I have been waiting for this week to arrive. I wasn't sure when it would arrive, but I was confident that it would, and at long last it is here.
I have mentioned before that I have the kids turn in a journal each week. So far the journals have been pretty straight-forward, telling me about the material we covered, the successes and struggles they are having with the material, and how the groups they are in are working...the usual stuff that I have requested from the students for years. However, this week the kids in my "part A" class (the first half of the two-trimester honors pre-calculus class) took their first test. And while there is plenty of room for improvement as far as the grades are concerned, there were two very positive occurrences. First, the vast majority of the mistakes were either simple arithmetic or not answering the question (i.e., not reading the directions), so from a content standpoint the class is in great shape. Second, and this is the "event" I have been waiting for, the journals contained passages such as the following:
"This week, the advantages of using the Harkness method became evident for me, especially for our first test. Instead of having to go back and study things that we learned two weeks ago and never talked about again, we built on those things to the point where we were still incorporating some of our preliminary topics into tougher problems. It really benefited me during the test because I didn’t have to go back in my mind to a few weeks ago and think of things that we discussed. Also, instead of having all teachers show us one method to solving a test problem, I was able to use some “shortcuts” that some of my classmates showed me throughout the week(s)."
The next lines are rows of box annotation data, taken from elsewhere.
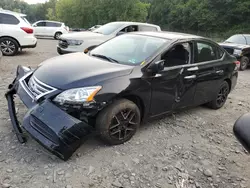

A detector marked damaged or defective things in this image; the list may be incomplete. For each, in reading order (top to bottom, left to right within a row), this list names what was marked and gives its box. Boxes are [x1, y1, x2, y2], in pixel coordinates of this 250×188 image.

damaged front bumper [5, 65, 94, 160]
detached bumper cover [5, 65, 94, 160]
broken headlight housing [53, 86, 101, 105]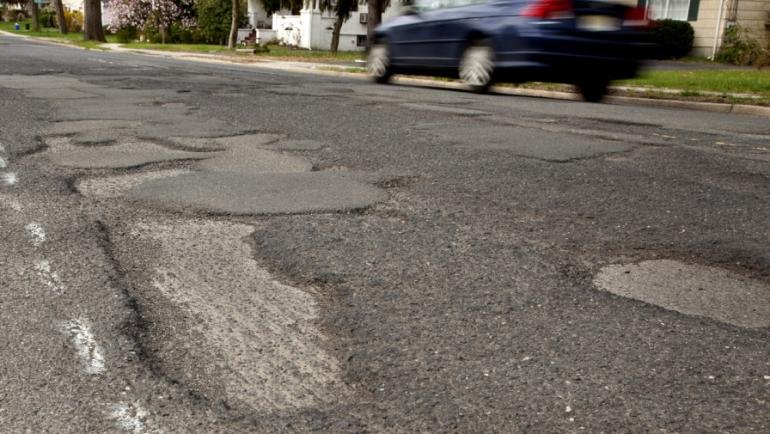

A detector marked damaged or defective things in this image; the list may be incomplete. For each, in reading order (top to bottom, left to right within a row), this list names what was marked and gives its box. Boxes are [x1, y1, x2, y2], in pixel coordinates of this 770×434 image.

pothole [592, 260, 768, 328]
patched pothole [592, 260, 768, 328]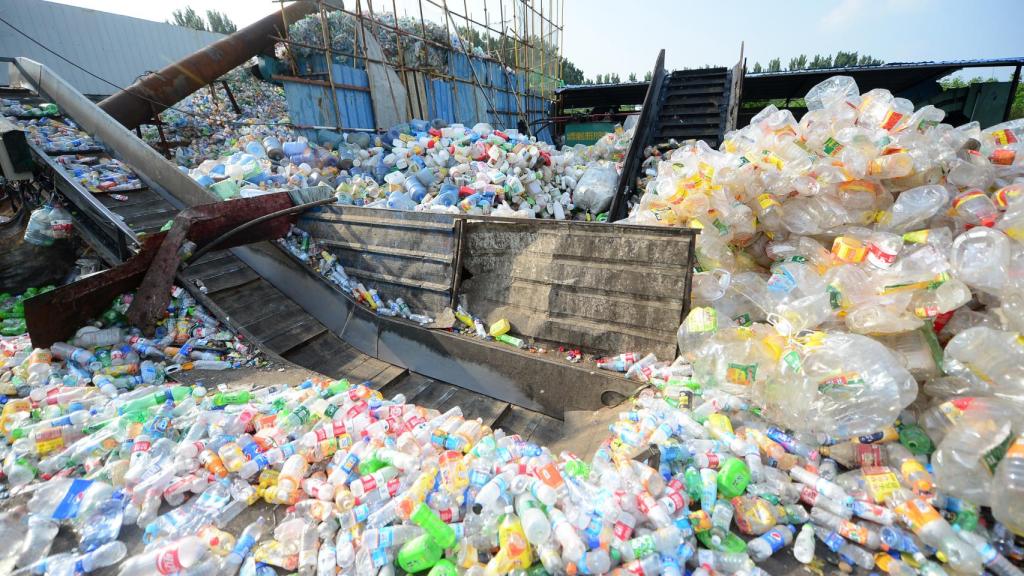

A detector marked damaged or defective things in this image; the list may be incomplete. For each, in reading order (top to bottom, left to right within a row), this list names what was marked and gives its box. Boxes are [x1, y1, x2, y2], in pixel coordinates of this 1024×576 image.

rusty metal pipe [100, 0, 317, 129]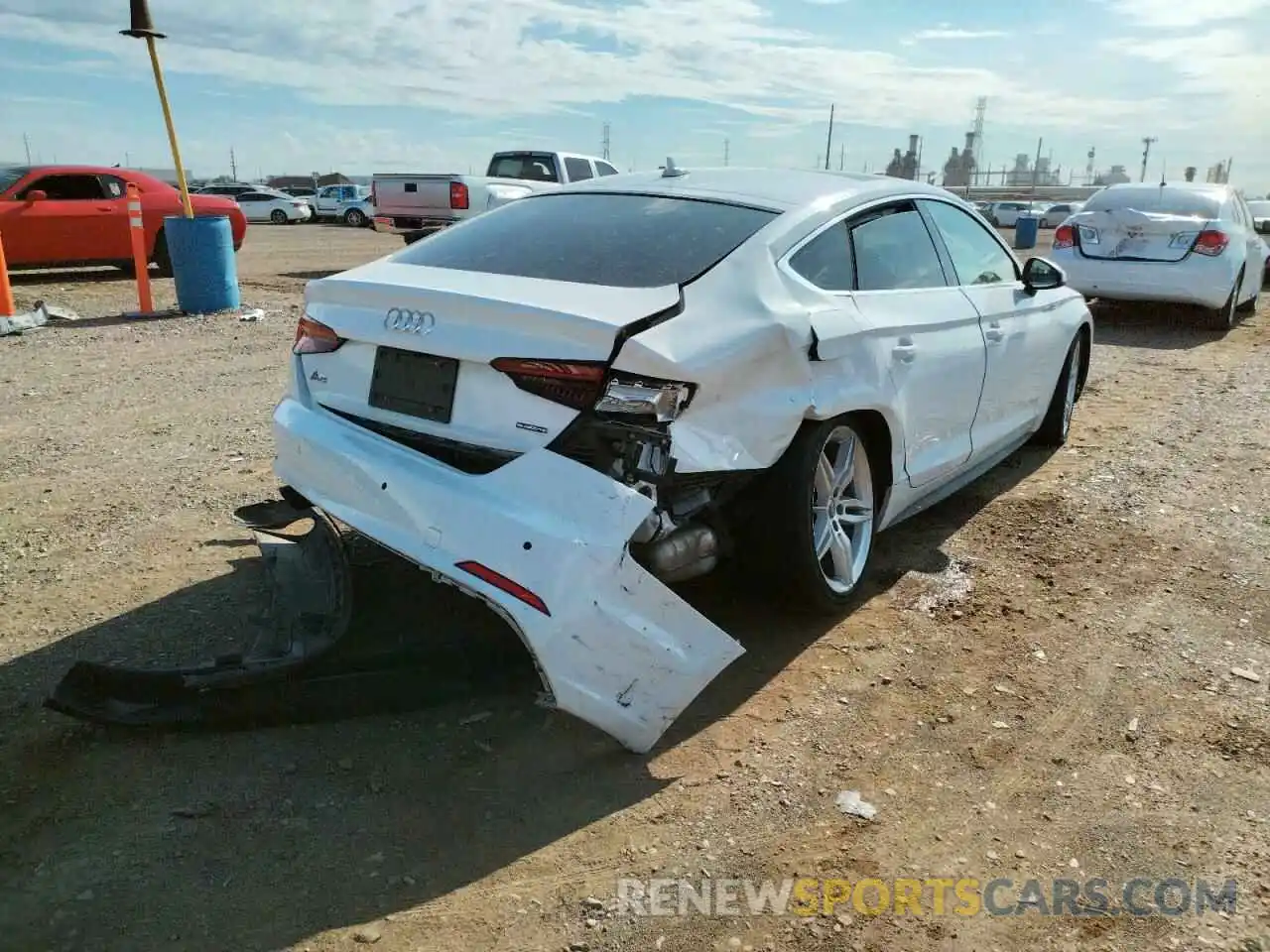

"Lo and behold, you somehow pull out [...] an A! A miracle! And I truly believe that it is all because of the Harkness method. In the nights leading up to the test, unlike in past math courses, I was not looking at review problems and having no idea where to start. Yes, I had a few topics that I needed to reexamine, but I wasn't going into the test stressing that I didn't know that information. I understood the information with a much higher retention rate."
"I feel much more confident in my ability to succeed in the class. More specifically with the discussions, I feel that I am contributing my ideas well, and taking a lot out of the processes of my peers. For example, when we discuss the features of a particular graph, it is always reassuring to have multiple people explain the different aspects of a function - quite frankly, some people are inevitably going to be better at simplifying and furthermore, explaining their process."What else is there to say? They get it. They get the whole point. They get that it's about understanding the material. They get that having a discussion makes for a deeper understanding of the material. They get that it's OK to admit when you're having difficulty with the material and to ask for help. They get it. Amen.
Now admittedly, not all of the journals contained such passages. But the only negative comments in the bunch were about ways to make the discussions even better. None of them...literally none...were negative to the point of wanting to return to lectures. Despite the admissions that this does take more work than "the old way", there was the immediate follow-up that it was worth it.
Hopefully this attitude will not only last the rest of the term, but will make it's way into the other sections of the class and have a positive impact beyond this trimester and possibly even beyond this year. I'm well aware that once a class or a teacher gets a reputation, be it good or bad, it's hard to shake. And at this point I'm optimistic that Harkness is starting to get a positive reputation.